● **Exercise materials**:
====

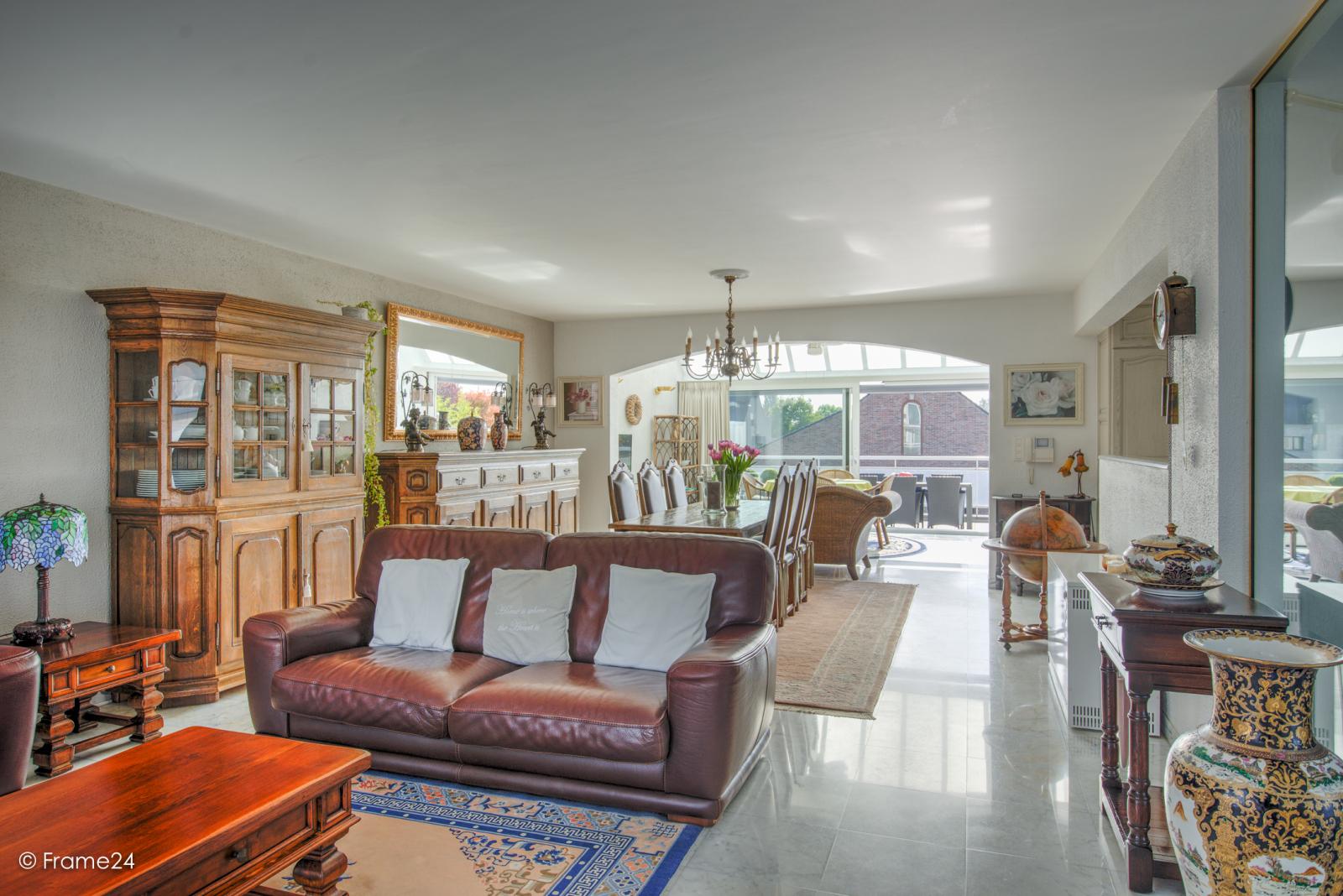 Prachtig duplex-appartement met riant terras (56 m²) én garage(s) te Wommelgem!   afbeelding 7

====

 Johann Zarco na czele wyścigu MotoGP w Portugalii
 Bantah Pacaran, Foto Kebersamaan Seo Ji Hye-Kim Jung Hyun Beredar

====

● **Task brief**: An exact, complete copy of the lines above from the one with "Johann Zarco na" through the one with "Bantah Pacaran, Foto" is the whole answer.

● **Output**:
 Johann Zarco na czele wyścigu MotoGP w Portugalii
 Bantah Pacaran, Foto Kebersamaan Seo Ji Hye-Kim Jung Hyun Beredar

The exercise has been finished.